Berkaca Kasus Pinangki, Reformasi Kejagung Disebut Jauh dari Optimal

Menurut Boyamin, citra baik yang berusaha dibangun Kejaksaan Agung (Kejagung) selama ini runtuh lantaran penanganan beberapa kasus.

oleh Nanda Perdana Putra diperbarui 25 Agu 2021, 19:15 WIB
Diterbitkan 25 Agu 2021, 19:15 WIB
Ilustrasi Kejaksaan Agung RI (Kejagung)
Gedung Kejaksaan Agung Jakarta. (Liputan6.com/Muhammad Radityo Priyasmoro)

 

Liputan6.com, Jakarta - Hasil survei Saiful Mujani Research and Consulting (SMRC) mencatat penilaian warga terhadap kejaksaan cenderung negatif. Hanya 59 persen warga yang percaya terhadap institusi aparat penegak hukum tersebut.

Koordinator Masyarakat Anti Korupsi Indonesia (MAKI) Boyamin Saiman menyatakan, survei tersebut telah mewakili masyarakat.

"Reformasi di tubuh Kejaksaan Agung masih jauh dari optimal," tutur Boyamin dalam keterangannya, Rabu (25/8/2021).

ISI DATA:
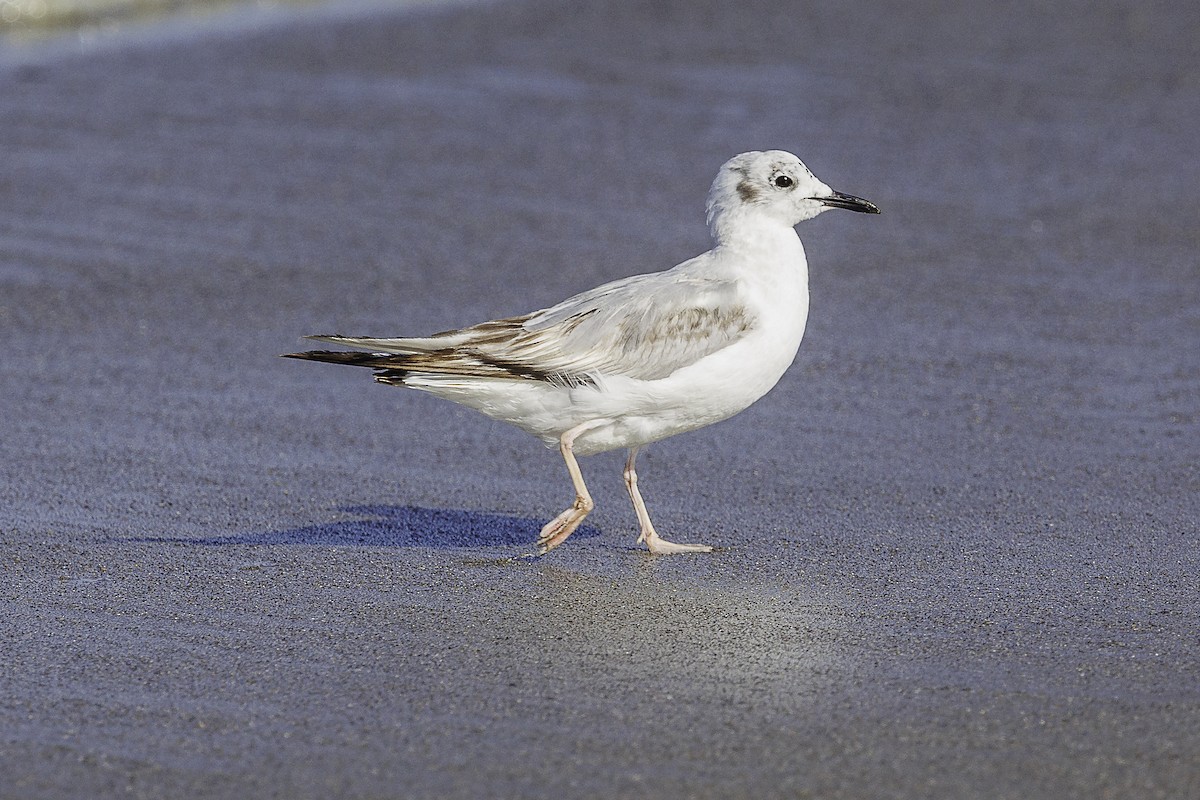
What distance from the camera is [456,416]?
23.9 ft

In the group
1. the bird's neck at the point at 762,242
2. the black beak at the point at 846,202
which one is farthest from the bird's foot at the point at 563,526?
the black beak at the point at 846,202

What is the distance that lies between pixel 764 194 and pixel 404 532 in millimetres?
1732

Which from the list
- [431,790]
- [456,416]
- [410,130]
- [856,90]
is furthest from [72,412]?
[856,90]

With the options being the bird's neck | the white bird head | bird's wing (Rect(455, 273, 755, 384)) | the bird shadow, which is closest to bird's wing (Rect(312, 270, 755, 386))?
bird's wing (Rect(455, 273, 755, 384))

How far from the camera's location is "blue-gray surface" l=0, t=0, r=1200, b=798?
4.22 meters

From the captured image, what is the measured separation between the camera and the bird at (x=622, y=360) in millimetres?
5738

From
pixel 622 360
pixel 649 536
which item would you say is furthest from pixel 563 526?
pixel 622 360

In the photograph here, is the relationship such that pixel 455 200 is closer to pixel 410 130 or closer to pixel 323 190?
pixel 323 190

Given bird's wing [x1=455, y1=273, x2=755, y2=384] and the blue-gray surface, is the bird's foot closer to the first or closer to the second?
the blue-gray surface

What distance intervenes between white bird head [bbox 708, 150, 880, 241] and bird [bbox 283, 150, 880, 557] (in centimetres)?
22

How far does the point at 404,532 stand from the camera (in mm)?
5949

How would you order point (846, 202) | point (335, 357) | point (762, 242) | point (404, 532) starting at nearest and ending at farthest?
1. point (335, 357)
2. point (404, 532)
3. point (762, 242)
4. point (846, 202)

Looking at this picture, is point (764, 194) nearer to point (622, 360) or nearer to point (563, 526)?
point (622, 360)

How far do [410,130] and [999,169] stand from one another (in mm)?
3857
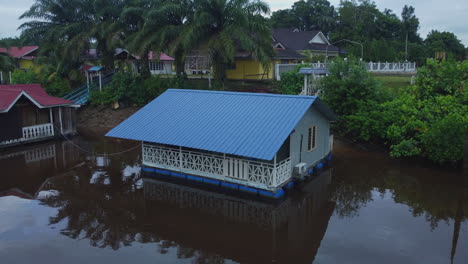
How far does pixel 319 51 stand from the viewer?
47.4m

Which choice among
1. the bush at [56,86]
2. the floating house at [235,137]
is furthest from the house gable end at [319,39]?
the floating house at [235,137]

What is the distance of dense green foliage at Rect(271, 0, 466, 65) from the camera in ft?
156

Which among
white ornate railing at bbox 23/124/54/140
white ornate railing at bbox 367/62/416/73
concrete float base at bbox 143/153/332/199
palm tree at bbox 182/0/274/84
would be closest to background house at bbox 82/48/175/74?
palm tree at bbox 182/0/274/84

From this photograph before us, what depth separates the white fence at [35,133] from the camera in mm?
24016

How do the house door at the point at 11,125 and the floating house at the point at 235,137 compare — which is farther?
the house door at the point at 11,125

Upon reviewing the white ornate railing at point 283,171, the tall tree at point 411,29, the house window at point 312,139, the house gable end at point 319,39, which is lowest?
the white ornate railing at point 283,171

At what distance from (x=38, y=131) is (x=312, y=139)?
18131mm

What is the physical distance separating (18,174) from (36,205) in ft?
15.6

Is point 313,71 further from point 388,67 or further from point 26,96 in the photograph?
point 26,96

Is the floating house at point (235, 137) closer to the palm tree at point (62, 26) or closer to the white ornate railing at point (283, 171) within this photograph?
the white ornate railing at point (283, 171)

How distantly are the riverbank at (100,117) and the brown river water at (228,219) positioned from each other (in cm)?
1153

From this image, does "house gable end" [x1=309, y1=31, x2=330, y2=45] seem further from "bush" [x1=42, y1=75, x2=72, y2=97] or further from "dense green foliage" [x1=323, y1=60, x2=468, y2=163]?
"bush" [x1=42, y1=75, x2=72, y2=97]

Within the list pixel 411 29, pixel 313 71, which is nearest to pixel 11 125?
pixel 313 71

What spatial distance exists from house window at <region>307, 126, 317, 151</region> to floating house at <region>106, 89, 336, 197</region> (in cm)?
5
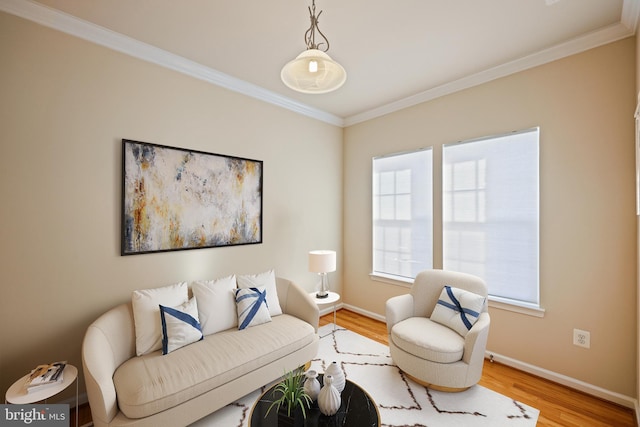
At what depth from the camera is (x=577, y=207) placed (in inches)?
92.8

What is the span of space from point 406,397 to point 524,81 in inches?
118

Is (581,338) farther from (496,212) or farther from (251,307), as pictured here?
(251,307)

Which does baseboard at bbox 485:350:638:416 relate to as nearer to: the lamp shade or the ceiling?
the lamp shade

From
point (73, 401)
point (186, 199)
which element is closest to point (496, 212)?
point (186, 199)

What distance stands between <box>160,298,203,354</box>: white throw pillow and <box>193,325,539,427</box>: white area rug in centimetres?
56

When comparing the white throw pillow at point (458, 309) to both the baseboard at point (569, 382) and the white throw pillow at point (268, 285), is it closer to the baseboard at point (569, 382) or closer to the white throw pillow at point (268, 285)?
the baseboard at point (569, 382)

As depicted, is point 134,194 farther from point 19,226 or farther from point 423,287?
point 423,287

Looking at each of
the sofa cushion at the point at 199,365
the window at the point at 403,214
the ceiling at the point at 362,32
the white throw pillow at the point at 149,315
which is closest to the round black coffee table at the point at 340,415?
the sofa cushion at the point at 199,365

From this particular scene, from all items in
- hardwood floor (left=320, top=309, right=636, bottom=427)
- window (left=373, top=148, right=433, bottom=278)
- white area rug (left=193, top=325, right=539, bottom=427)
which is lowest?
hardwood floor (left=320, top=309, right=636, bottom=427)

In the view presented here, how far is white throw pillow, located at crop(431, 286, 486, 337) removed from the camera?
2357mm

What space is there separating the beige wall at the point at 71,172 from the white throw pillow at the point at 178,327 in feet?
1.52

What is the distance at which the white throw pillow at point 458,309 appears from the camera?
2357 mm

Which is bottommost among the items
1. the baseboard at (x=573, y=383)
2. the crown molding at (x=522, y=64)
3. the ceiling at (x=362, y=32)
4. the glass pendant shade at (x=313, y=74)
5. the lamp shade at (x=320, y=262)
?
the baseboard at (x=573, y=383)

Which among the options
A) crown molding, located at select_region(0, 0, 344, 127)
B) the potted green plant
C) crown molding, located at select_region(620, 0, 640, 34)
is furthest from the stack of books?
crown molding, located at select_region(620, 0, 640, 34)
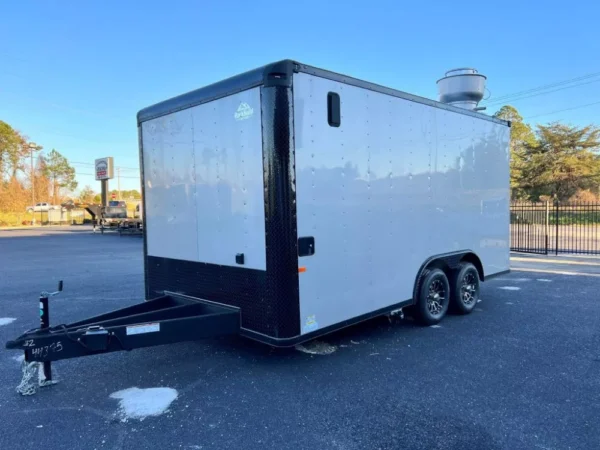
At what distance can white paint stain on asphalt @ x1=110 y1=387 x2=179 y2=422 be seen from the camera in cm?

DAFTAR TUGAS:
**a.** Tentukan apakah setiap pernyataan berikut sesuai dengan artikel tentang reformasi Kejaksaan Agung di atas, lalu jawab ya atau tidak dan sertakan kutipan kata-kata penentunya dari artikel: (i) survei SMRC mencatat hanya 59 persen warga percaya terhadap kejaksaan; (ii) Boyamin Saiman menilai survei itu tidak mewakili masyarakat; (iii) Boyamin menyebut reformasi di tubuh Kejaksaan Agung sudah optimal.
**b.** Lanjutkan artikel tentang reformasi Kejaksaan Agung di atas mulai dari kalimat sesudah kutipan pernyataan terakhir Boyamin.

JAWABAN PER TUGAS:
**a.**
(i) Ya: "Hanya 59 persen warga yang percaya terhadap institusi aparat penegak hukum tersebut."
(ii) Tidak: "survei tersebut telah mewakili masyarakat."
(iii) Tidak: "Reformasi di tubuh Kejaksaan Agung masih jauh dari optimal,"

**b.**
Menurut Boyamin, citra baik yang berusaha dibangun Kejaksaan Agung (Kejagung) selama ini runtuh lantaran penanganan beberapa kasus. Salah satunya adalah perkara suap pengurusan fatwa Mahkamah Agung (MA) Djoko Tjandra yang melibatkan Pinangki Sirna Malasari.

"Kejagung jatuh gara-gara Pinangki. Panas setahun dihapus gerimis satu menit, gerimis air mata Pinangki," jelas dia.

Dalam pengadilan tingkat pertama, majelis hakim Pengadilan Tipikor Jakarta memberikan vonis 10 tahun penjara kepada Pinangki, lebih berat dari tuntutan jaksa yang hanya 4 tahun. 

Mantan Kepala Sub Bagian Pemantauan dan Evaluasi II pada Biro Perencanaan Jaksa Agung Muda Bidang Pembinaan Kejaksaan Agung itu lantas mengajukan banding ke Pengadilan Tinggi DKI Jakarta. Hasilnya, majelis hakim mengabulkan permohonan tersebut dengan memangkas hukuman menjadi 4 tahun penjara.

Boyamin lantas menyebut Pinangki seperti menerima keistimewaan dari Kejagung. Sebab, bahkan setelah putusan banding pun kejaksaan tidak mengajukan kasasi ke MA.

"Saya pun mendesak presiden untuk mencopot Jaksa Agung karena menjadikan kasus Pinangki ini berlarut-larut dan menjadikan menjatuhkan kepercayaan masyarakat," kata Bonyamin.

Lebih lanjut, hasil survei tersebut seharusnya dijadikan bahan evaluasi bagi Kejagung untuk berbenah. Bukan malah ramai mengunggah meme bertuliskan 'Corruptors Fight Back’ alias koruptor melawan balik di berbagai media sosial milik kejaksaan seluruh Indonesia.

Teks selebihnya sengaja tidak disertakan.